The resource manager manages the file system by processing different types of tasks, such as creating/deleting/updating/loading partitions and keeping track of the resource status (such as the memory/disk utilization). The resource manager is also responsible for creating new volumes and adding new meta/data nodes to the ChubaoFS cluster. It has multiple replicas, among which the consistency is maintained by a consensus algorithm such as Raft, and persisted to a key value store such as RocksDB for backup and recovery.
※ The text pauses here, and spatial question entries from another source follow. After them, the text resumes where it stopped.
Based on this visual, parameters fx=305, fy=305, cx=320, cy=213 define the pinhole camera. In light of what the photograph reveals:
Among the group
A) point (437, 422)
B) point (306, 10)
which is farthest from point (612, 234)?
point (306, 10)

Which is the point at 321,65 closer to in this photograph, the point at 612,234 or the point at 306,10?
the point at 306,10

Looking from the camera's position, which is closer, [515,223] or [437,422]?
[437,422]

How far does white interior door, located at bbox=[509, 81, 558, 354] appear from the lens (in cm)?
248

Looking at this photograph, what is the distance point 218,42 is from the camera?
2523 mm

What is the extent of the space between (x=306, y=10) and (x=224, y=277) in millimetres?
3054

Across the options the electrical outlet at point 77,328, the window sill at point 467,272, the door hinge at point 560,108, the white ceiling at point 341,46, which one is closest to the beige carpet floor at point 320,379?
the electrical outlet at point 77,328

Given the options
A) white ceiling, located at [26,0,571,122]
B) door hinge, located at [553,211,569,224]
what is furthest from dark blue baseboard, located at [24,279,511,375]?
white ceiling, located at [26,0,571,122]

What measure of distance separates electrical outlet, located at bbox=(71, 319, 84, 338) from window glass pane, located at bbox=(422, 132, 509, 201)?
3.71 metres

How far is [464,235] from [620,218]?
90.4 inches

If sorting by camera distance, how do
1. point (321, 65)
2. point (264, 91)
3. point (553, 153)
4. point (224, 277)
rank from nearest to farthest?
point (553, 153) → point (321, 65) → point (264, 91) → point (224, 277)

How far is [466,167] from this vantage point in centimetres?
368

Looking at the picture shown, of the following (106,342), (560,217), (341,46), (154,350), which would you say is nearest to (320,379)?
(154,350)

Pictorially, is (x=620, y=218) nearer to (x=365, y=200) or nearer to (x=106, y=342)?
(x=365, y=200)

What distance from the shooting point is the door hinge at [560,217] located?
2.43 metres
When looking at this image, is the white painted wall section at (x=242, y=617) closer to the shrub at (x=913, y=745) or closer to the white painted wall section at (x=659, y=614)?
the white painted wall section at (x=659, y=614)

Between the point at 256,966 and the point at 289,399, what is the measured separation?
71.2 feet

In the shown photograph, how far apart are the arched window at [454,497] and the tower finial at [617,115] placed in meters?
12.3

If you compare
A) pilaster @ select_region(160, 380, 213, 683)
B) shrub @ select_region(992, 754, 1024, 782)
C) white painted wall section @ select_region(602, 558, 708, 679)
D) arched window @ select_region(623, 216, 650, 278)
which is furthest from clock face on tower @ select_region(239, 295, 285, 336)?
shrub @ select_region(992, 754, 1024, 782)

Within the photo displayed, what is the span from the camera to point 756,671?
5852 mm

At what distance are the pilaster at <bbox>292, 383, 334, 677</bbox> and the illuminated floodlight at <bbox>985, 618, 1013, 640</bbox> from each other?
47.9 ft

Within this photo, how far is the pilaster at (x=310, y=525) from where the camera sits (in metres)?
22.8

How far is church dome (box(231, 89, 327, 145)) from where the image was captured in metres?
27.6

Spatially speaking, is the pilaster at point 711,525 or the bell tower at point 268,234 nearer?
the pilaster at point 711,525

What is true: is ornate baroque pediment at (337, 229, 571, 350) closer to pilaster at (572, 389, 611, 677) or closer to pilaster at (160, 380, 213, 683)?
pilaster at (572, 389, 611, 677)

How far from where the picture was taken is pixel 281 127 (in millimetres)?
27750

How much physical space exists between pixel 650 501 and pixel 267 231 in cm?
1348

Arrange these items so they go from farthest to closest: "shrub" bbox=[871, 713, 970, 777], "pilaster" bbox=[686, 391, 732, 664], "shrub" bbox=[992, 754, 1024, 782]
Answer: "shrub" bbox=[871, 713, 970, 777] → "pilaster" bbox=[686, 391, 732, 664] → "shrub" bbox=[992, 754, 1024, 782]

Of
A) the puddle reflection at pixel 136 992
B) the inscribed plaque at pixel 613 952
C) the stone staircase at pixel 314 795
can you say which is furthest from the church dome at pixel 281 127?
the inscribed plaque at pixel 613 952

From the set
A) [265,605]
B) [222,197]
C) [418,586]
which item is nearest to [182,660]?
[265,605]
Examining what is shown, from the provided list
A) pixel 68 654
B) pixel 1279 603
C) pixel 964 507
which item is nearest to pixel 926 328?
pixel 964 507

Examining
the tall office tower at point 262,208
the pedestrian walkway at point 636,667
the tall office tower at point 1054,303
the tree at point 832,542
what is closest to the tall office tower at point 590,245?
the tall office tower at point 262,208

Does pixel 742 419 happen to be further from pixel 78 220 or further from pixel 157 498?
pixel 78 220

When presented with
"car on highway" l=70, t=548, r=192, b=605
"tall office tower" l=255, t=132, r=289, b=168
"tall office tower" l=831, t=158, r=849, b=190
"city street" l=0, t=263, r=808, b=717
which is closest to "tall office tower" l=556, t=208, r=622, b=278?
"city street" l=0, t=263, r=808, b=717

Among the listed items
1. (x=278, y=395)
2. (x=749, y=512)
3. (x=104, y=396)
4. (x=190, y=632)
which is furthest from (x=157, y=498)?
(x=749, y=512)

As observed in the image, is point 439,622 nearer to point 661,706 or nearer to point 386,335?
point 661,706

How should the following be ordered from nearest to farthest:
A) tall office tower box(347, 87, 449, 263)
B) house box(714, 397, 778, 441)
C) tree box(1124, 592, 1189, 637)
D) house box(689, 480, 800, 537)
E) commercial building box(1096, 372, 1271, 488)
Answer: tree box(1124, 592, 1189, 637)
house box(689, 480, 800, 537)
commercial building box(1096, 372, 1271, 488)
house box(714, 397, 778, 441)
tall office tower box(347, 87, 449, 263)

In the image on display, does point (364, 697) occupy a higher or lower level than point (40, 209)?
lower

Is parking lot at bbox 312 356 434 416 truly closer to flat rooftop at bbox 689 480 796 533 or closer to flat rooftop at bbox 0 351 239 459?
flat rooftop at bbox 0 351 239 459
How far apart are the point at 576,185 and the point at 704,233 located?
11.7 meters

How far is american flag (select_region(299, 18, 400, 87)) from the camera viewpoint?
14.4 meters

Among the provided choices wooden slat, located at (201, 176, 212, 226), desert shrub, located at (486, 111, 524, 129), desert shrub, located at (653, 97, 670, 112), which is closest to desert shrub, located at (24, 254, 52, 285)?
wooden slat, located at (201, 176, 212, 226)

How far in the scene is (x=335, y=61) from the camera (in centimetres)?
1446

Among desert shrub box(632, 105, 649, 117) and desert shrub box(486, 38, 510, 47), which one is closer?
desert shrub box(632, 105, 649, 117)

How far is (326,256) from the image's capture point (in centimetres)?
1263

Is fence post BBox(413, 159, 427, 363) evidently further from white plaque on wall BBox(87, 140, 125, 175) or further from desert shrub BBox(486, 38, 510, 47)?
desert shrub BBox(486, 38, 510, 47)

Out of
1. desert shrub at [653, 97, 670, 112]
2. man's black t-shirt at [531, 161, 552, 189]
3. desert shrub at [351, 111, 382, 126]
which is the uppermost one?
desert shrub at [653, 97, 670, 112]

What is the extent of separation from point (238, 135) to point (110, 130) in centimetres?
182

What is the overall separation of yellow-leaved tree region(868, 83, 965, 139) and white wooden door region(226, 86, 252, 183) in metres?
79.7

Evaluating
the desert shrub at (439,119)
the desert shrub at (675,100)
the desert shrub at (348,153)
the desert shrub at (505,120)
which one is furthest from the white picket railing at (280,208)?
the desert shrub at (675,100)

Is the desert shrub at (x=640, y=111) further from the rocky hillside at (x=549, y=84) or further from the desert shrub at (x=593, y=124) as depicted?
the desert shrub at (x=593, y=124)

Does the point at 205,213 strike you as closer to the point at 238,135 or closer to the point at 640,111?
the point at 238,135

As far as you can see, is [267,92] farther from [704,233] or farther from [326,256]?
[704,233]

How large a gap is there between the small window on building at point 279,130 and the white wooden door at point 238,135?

The resource manager is a utilization-based distribution strategy to places the file metadata and contents across different meta and data nodes. Because each node can have multiple partitions, and the partitions in a volume do not need to reside on the same node, this distribution can be controlled at a finer granularity, resulting a more efficient resource management. Specifically, the distribution of file metadata and contents works follows:
First, when mounting a volume, the client asks the resource manager for a set of available meta and data partitions. These partitions are usually the ones on the nodes with the lowest memory/disk utilizations. Later on, when writing a file, the client can only choose the meta and data partitions in a random fashion from the ones allocated by the resource manager.
Second, when the resource manager finds that all the partitions in a volume is about to be full, it automatically adds a set of new partitions to this volume. These partitions are usually the ones on the nodes with the lowest memory/disk utilizations. Note that, when a partition is full, or a threshold (i.e., the number of files on a meta partition or the number of extents on a data partition) is reached, no new data can be stored on this partition, although it can still be modified or deleted.
When choosing partitions for the replicas, the resource manager ensures that two replicas of the same partition never reside on the same node.
When a request to a meta/data partition times out (e.g., due to network outage), the remaining replicas of this partition are marked as read-only. When a meta/data partition is no longer available (e.g., due to hardware failures), all the data on this partition will eventually be migrated to a new available partition manually. This unavailability is identified by the multiple failures reported by the node when operating the files.